Я узнал майора не сразу. Теперь он был в коротком полушубке и кубанке, низенький, плотный, накрест перехлестнутый по выпуклой груди ремнями. Он о чем-то говорил с людьми, от головы до пят упрятавшимися в белые маскхалаты. Ближе всех к майору находился их старший — смуглый, с тоненькими усиками. Суджаков что-то показывал ему на карте.
Я доложил, что приказ выполнен. Суджаков мельком, вроде случайно, глянул на меня, кивнул и отвернулся к тому, смуглому с усиками, будто важность дела, выполненного мною, оставалась важной лишь для меня, а для него все считалось само собой разумеющимся и потому, исполненное, уже перестало существовать.
— Нет у меня саперов, — сказал смуглому Суджаков. — Комдив все отдал соседу справа. Главное, видать, там будет. А мы тут с тобой на подхвате, старший лейтенант, — улыбнулся Суджаков.
— Товарищ майор, меня заверили, что вы обеспечите проход, — категорически отвергая веселый тон Суджакова, сказал усатый старший лейтенант. — В двадцать ноль-ноль я должен выйти с тылу к высоте 315,3. Не могу же я топать по минному полю, положить всех людей здесь. Полоса тут неглубокая, метров пятьдесят.

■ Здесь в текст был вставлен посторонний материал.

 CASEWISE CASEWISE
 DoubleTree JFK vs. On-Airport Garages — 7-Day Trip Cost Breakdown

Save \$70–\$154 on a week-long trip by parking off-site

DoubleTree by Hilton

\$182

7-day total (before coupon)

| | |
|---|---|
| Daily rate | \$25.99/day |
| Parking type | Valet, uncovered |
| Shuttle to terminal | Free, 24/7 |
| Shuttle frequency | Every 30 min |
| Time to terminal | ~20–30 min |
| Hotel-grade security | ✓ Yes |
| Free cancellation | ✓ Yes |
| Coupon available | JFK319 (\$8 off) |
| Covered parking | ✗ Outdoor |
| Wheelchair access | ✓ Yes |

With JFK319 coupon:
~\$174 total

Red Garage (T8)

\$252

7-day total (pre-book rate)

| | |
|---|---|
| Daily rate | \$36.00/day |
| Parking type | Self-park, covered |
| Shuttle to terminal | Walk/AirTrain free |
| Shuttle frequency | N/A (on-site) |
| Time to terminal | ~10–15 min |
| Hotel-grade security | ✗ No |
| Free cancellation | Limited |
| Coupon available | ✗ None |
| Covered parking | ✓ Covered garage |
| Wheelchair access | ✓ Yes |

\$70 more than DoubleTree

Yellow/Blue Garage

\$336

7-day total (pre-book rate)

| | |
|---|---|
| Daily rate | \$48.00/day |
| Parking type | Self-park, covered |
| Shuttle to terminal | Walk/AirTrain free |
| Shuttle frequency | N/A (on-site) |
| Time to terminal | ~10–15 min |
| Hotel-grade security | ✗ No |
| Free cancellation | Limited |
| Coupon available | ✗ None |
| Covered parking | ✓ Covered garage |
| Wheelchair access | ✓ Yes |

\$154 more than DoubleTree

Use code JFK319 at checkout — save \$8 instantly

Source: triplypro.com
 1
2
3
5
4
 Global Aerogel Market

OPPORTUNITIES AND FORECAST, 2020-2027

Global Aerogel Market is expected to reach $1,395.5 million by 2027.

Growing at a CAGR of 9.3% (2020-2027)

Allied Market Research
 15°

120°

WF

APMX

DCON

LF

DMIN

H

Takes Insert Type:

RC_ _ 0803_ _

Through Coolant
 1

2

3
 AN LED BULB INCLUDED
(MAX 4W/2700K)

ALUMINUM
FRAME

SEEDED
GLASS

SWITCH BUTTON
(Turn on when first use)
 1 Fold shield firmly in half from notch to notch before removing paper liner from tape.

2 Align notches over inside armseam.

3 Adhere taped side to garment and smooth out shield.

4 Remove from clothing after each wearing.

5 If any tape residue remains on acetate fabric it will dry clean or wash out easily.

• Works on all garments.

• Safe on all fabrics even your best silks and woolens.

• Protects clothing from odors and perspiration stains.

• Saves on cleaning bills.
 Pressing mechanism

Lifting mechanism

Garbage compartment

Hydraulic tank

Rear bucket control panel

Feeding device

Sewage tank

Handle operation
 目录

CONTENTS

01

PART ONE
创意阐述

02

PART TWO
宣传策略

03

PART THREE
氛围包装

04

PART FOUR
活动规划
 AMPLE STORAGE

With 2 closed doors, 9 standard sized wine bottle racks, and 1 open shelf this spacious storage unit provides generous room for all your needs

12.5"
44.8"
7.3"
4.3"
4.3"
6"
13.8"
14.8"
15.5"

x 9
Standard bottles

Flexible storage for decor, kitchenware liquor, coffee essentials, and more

— Знаю, знаю, старший лейтенант! Но послать мне некого. Понимаешь — не-ко-го! Сам бы рад, если бы мне ее кто очистил. Тоже ведь наступать придется. Его, что ли, пошлю, — кивнул на меня Суджаков. — Так он вчера только из училища, совсем скворец.
Воспользовавшись, что они оба посмотрели на меня, я обратился к Суджакову:
— Товарищ майор, разрешите отлучиться на час?
— Куда?
— Лошадь возвратить.
— Какую лошадь? — шевельнул бровями майор. — Ага! — вспомнил он. — Постой, постой. Где она? Ну-ка пойдем старший лейтенант.
У саней суетился Филимонов. Он притащил откуда- то охапку старой потемневшей соломы, и кобыла вяло захватывала ее черными мягкими губами.
Обойдя лошадь раз, другой, Суджаков насунул глубже на голову кубанку и приказал Филимонову:
— Возьми людей, сходи к баньке. Там в снегу две бороны валяются. Тащите их сюда. Достаньте слегу подлиннее. Скумекал? — спросил он, хлопнув старшего лейтенанта по спине.
Замысел комбата стал доходить до меня, когда Филимонов по подсказке майора выпряг кобылу, привязал оба конца слеги к постромкам, а к самой слеге, по краям, — бороны.